> **TASK SET**:
A – According to the piece on women entrepreneurs and activism, what did writer Natalie Clifford Barney once call entrepreneurship?
B – Carry on the piece on women entrepreneurs and activism, starting after its final sentence.

> **DOCUMENT PASSAGE**:
Entrepreneurs by Choice; Activists By Necessity

For many women, particularly those working within oppressive environments, the very act of starting a business can be frighteningly disruptive to the social order.

Entrepreneurs-by-Choice-Activists-By-Necessity-LiisBeth

Writer Natalie Clifford Barney once called entrepreneurship “the last refuge of the troublemaking individual.” Surprising words, considering charm and tact are considered essential tools for anyone starting a business. And kicking down doors isn’t exactly charming behaviour.

But for many women, particularly those working within oppressive environments, the very act of starting a business can be frighteningly disruptive to the social order. When entrepreneurship also entails rising out of prejudice or poverty, activism becomes a necessary part of the toolkit. As history shows, it can be an incredibly valuable tool.

> **DATA PROVIDED**:
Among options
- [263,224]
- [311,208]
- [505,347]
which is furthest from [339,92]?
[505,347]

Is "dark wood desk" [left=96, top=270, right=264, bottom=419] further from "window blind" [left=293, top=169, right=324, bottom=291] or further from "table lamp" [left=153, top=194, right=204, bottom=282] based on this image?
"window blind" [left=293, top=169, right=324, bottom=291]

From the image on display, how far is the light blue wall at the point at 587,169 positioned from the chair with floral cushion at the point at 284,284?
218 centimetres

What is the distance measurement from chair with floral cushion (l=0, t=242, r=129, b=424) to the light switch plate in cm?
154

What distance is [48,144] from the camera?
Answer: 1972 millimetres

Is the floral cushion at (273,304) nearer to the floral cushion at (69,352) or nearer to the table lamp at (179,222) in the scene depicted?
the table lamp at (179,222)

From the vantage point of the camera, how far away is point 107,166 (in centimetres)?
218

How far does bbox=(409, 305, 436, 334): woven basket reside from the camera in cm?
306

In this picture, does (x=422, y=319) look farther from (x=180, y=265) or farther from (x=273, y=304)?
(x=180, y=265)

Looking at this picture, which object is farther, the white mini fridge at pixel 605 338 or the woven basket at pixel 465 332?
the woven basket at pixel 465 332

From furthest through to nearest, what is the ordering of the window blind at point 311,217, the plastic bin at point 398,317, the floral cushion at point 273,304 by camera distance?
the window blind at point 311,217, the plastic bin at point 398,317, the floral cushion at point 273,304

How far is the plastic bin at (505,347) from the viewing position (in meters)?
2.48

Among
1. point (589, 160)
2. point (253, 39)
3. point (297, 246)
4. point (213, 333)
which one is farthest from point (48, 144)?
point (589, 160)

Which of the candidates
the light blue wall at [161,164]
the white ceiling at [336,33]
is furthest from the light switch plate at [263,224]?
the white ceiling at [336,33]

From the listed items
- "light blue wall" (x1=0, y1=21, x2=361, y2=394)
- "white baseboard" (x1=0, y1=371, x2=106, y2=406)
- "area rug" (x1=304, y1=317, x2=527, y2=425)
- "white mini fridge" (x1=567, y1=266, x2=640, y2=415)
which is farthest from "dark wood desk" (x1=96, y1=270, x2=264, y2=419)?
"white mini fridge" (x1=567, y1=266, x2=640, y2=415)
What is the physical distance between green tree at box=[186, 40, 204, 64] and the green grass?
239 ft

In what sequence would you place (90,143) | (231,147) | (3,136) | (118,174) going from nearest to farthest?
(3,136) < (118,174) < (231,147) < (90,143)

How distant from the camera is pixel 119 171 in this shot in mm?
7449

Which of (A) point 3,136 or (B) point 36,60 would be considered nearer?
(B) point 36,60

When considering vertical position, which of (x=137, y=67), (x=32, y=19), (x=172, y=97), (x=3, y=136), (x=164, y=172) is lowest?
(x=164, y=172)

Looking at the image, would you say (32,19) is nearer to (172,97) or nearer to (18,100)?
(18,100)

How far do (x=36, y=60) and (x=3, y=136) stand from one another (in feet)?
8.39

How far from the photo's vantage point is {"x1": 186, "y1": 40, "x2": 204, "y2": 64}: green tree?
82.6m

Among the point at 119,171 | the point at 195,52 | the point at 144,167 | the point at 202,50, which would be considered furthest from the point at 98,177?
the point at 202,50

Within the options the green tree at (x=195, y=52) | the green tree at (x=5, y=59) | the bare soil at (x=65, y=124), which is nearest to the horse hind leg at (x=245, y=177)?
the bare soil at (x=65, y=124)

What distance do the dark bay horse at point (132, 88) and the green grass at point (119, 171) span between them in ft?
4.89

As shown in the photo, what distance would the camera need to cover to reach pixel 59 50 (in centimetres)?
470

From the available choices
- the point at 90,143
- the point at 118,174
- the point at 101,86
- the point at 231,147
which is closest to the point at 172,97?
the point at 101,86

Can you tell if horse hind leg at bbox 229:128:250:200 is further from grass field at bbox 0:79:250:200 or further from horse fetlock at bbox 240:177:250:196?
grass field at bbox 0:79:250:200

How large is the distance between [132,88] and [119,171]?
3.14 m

...

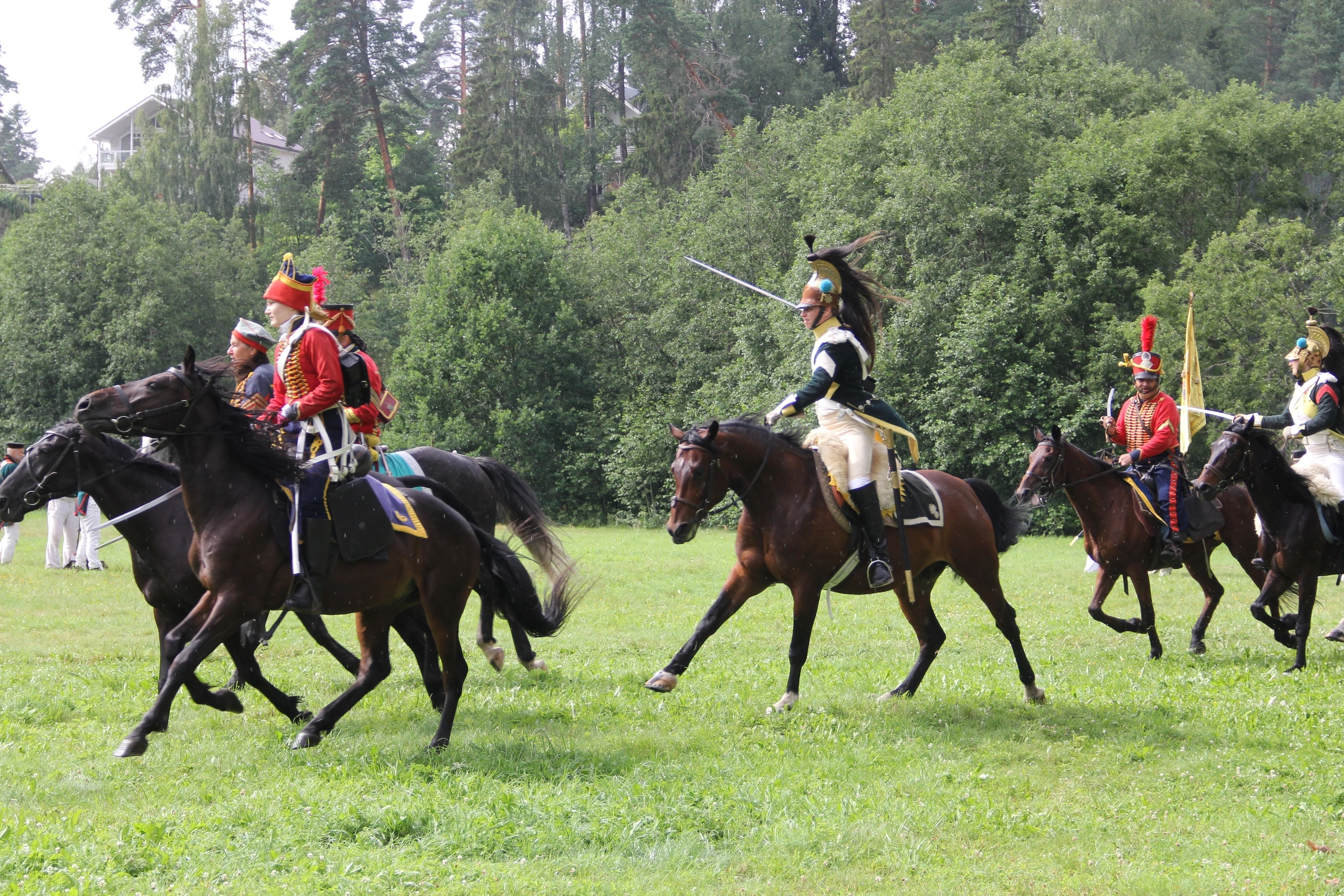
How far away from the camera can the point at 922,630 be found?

> **ANSWERS TO THE EXERCISE**:
A – She called it "the last refuge of the troublemaking individual."

B –
Many female business pioneers consistently spoke truth to power while simultaneously building what we would now call their brands. Take, for example, cosmetics magnate Elizabeth Arden. Born Florence Graham in 1884 in Woodbridge, Ont., Arden popularized makeup for women at a time when it was worn primarily by actors and prostitutes. Since that time, of course, women’s relationships to cosmetics can best be described as uneasy; in fact, some might criticize Arden for fostering a culture that not only allows, but mandates cosmetic “improvement.”

But in the early 20th century, wearing makeup was a sign of a woman’s determination to please herself. On a spring day in 1912, Arden did her own unique part to advance the suffrage movement by getting marchers in a New York City parade to sport her signature lipstick. It was bright red of course, the colour of daring and defiance.

Arden’s contemporary, Mary Pickford, is best known as a Hollywood film actor who became “America’s sweetheart.” But she was also a highly successful business executive who also happened to hail from Canada. Pickford (born Gladys Smith) began producing her own features shortly after her acting career began and later co-founded the United Artists studio to secure financial and artistic freedom for filmmakers.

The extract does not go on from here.